[TEXTO EXTRAÍDO]:
++++++++++++++++++++

Dona Zulmira planta feijão do tipo amendoim na terra úmida, a confiar que a influência da Lua cheia apressará a germinação das sementes, mas não desgruda os olhos das filhas que estão nas proximidades. Nedi e Neusa já têm 46 e 44 anos, mas são como crianças travessas que recém aprenderam a caminhar. Desde que ganharam andadores de metal, pararam de se locomover como quadrúpedes.

Os receios da mãe não se confirmam. Nedi e Neusa não se desequilibram no pátio irregular da propriedade agrícola, situada no distrito de Boa Vista do Faxinal, em Canguçu, no sul do Estado. Movimentam-se lentas, medem cada passo, as mãos apoiadas na estrutura que as mantêm eretas.

– De vez em quando o andador vira, então elas caem – preocupa-se Zulmira Borges Quintana, 64 anos.

Em maio de 2006, ZH mostrou os quatro agricultores que andam com os pés e as mãos – Zulmira tem mais dois filhos com a deficiência, Elton, 47 anos, e Adão, 42 anos. A situação deles melhorou desde então. A comunidade providenciou uma casa para a família, que antes vivia numa choupana tão precária que era invadida por cruzeiras, cobras abundantes na Serra dos Tapes.

++++++++++++++++++++

[MATERIAL APRESENTADO]:
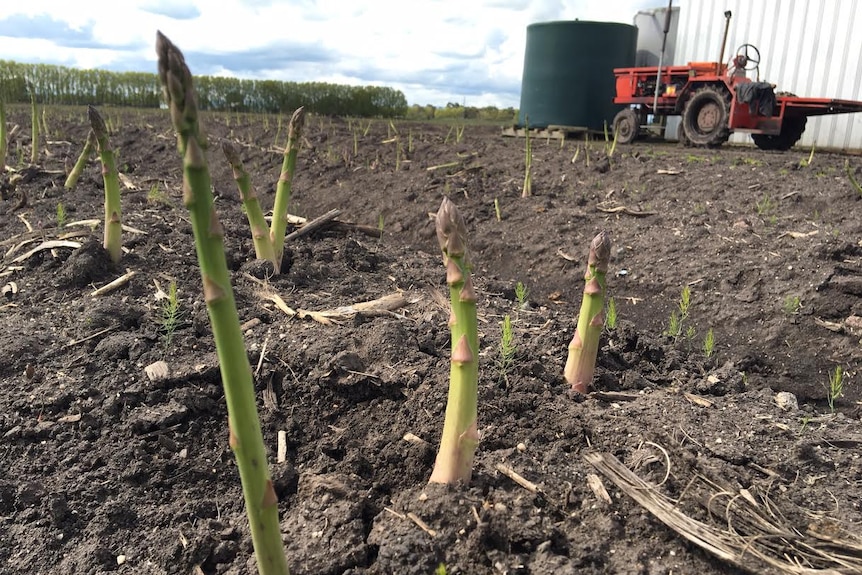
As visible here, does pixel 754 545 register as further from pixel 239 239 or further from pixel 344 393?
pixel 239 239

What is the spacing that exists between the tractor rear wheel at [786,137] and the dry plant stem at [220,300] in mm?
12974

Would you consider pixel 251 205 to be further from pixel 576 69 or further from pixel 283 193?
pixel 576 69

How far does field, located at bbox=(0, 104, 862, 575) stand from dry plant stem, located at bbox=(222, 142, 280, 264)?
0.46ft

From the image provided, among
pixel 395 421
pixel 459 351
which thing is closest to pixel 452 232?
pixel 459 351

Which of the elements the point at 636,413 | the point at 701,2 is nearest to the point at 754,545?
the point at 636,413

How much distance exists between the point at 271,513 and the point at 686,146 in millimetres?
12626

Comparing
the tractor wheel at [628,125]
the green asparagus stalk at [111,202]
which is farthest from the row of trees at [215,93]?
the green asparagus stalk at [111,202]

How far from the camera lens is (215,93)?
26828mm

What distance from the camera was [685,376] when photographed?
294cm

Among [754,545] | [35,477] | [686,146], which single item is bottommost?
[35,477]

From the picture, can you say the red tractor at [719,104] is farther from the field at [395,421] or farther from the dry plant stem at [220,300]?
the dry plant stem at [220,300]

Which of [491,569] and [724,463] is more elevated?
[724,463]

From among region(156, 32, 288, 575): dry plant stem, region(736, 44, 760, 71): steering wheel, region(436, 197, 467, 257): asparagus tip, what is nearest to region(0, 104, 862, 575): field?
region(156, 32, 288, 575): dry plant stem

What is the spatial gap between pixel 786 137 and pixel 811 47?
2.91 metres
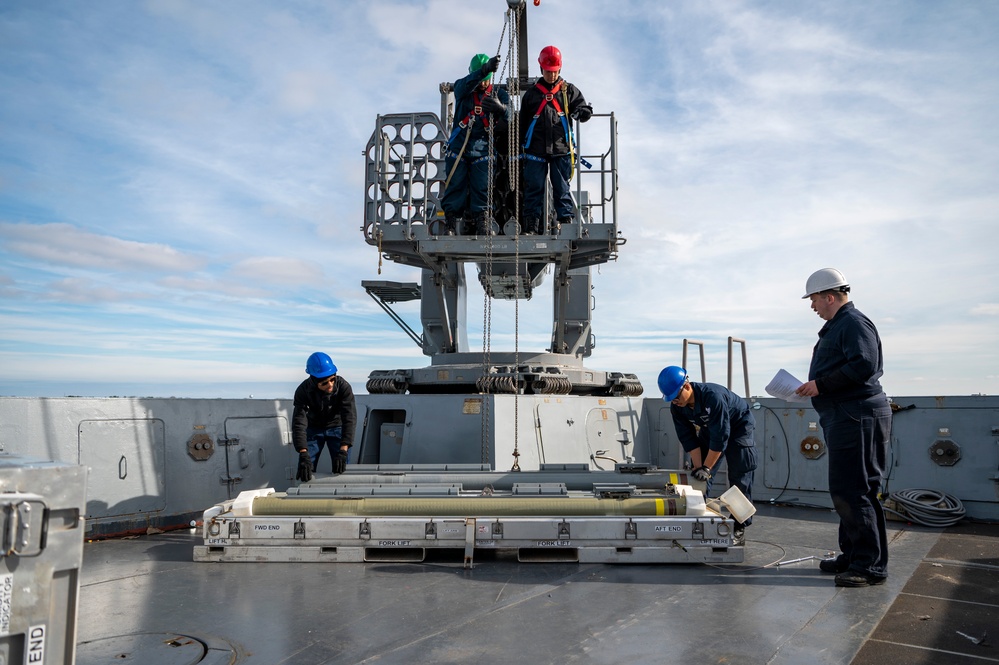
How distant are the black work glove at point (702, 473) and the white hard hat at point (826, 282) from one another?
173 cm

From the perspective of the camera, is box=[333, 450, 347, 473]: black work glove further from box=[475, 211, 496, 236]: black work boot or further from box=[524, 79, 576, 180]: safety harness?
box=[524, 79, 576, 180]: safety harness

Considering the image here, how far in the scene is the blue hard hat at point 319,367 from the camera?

++++++++++++++++++++

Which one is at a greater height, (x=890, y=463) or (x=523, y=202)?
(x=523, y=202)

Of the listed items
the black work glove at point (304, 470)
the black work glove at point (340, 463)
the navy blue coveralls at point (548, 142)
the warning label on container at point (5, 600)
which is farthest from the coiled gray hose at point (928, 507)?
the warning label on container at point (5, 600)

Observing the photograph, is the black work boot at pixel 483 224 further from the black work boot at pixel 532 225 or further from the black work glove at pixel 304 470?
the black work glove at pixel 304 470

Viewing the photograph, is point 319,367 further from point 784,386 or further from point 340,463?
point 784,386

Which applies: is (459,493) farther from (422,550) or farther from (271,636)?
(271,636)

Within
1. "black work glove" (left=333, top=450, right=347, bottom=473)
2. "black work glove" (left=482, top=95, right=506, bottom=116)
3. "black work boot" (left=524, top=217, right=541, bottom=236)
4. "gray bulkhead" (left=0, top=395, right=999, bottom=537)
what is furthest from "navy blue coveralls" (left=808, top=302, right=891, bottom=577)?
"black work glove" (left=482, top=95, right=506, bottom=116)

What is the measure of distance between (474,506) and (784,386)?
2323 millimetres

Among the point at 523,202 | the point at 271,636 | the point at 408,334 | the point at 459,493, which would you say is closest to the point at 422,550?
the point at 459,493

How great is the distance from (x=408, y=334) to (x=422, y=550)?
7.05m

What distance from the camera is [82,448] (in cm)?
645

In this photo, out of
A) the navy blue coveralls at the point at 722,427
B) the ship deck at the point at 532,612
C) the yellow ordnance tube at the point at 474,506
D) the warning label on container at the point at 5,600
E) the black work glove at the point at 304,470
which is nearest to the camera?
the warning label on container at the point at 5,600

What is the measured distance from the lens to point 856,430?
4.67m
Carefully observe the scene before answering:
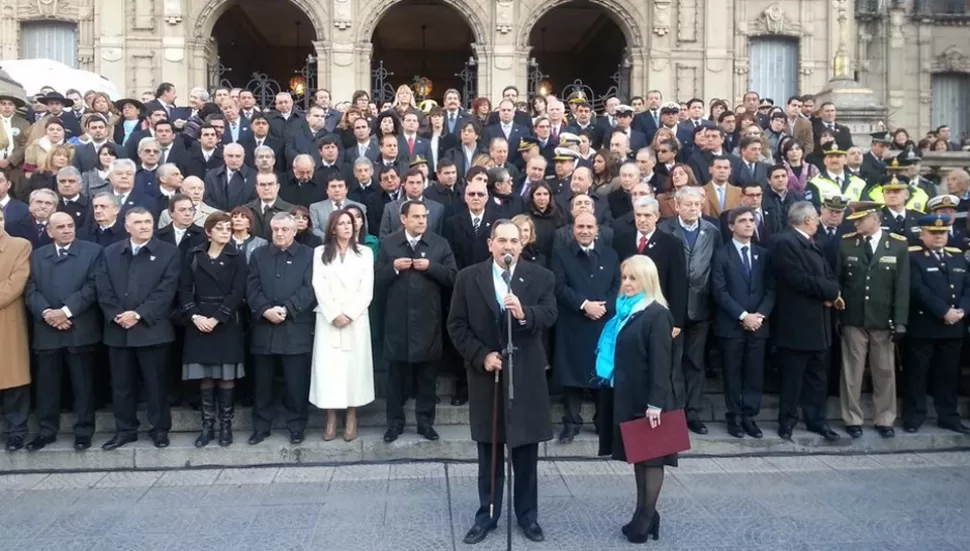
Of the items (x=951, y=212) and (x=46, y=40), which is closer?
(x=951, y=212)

++++++++++++++++++++

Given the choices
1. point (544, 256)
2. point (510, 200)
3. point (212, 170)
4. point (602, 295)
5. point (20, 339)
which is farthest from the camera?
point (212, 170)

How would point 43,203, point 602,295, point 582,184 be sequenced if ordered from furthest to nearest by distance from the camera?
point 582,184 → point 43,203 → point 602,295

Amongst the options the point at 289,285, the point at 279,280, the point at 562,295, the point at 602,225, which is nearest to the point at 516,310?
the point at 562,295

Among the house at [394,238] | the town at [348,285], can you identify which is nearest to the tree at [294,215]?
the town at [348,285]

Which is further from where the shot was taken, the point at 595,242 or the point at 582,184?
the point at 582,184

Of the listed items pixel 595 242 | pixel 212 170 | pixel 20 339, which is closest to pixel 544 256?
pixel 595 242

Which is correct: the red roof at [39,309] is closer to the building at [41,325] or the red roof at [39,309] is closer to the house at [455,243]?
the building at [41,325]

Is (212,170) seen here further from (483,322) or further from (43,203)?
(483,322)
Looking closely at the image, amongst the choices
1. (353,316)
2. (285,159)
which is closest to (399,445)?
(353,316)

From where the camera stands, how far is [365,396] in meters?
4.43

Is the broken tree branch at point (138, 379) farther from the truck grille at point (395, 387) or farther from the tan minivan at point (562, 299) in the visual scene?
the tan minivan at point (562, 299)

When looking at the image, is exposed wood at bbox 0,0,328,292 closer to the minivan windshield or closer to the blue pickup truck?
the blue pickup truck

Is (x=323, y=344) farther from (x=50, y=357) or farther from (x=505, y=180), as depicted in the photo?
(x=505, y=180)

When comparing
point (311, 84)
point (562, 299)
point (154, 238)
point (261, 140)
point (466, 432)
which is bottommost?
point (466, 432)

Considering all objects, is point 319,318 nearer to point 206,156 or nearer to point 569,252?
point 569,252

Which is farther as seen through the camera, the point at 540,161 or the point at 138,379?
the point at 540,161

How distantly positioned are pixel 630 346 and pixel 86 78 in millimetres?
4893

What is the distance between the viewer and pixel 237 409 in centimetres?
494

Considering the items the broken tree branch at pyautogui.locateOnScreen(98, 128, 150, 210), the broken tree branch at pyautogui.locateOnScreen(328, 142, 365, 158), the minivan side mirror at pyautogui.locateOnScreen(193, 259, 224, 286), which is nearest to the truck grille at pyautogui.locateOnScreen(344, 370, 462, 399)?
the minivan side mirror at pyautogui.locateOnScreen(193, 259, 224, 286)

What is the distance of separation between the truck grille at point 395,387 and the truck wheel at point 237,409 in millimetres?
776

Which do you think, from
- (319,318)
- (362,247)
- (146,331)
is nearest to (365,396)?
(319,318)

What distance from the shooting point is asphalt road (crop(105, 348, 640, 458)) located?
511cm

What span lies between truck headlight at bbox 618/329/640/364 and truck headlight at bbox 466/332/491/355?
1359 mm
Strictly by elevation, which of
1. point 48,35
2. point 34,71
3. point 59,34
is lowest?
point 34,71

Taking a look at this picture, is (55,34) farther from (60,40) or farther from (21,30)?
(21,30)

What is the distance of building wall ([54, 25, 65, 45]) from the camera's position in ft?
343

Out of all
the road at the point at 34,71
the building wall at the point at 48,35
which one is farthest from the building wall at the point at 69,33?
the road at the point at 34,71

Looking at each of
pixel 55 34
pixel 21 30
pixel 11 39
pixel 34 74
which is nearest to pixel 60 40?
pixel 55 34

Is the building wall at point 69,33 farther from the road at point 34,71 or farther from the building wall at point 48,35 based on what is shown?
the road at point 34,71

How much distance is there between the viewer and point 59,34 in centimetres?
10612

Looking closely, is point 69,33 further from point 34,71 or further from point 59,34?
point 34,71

++++++++++++++++++++

[AÇÃO NECESSÁRIA A]: Segundo o texto sobre a família de Dona Zulmira, em que distrito fica a propriedade agrícola?
[AÇÃO NECESSÁRIA B]: Prossiga o texto sobre a família de Dona Zulmira em Canguçu a partir da última frase apresentada.

[RESPOSTA DA TAREFA A]: No distrito de Boa Vista do Faxinal, em Canguçu.

[RESPOSTA DA TAREFA B]:
A principal evolução para eles, no entanto, foram os andadores. Permitiram que Nedi e Neusa abandonassem a posição de primatas. Elton utiliza-se de um bambu, apenas para ficar de pé, não consegue caminhar só com a bengala.

– Um andador custa R$ 40, mas não temos isso – lamenta-se Zulmira.

Entre os Quintana, o caçula Adão é o mais reservado. Seus irmãos cumprimentam as visitas, usam a linguagem universal do sorriso, estendem a mão cuja palma é áspera como um solado. Mas ele permanece na antiga habitação – rejeitou o novo lar –, a falquejar um cabo de enxada. Detesta intromissões, no que é auxiliado pelo cão Bolinha, que rosna contra as canelas dos jornalistas, protegendo – com toda razão – a privacidade do seu dono.


MÃE SUSTENTA FAMÍLIA COM TRABALHO BRAÇAL
A condição dos quatro moradores de Canguçu repercutiu pelo mundo. Em julho de 2007, o International Journal of Neuroscience, de Londres, publicou artigo dos pesquisadores pelotenses Gilberto Garcias e Maria da Graça Roth. O título: “Uma família brasileira com caminhar quadrúpede, retardo mental severo, características faciais grosseiras e hirsutismo”.

No trabalho científico, consta que a síndrome não “tem registro anterior” – portanto, seria inédita. Acompanhando os quatro irmãos há 18 anos, Garcias acredita que a doença tenha sido causada pela consanguinidade dos pais. Elton, Nedi, Neusa e Adão são filhos de primos. O pai já morreu.

O diagnóstico sobre o mal poderia avançar, mas os pacientes não querem tirar amostras de sangue para análises de DNA. Professor na Universidade Federal de Pelotas (UFPel), o médico geneticista Garcias observa que se deve respeitar a vontade deles. A ética humana está acima dos interesses da ciência.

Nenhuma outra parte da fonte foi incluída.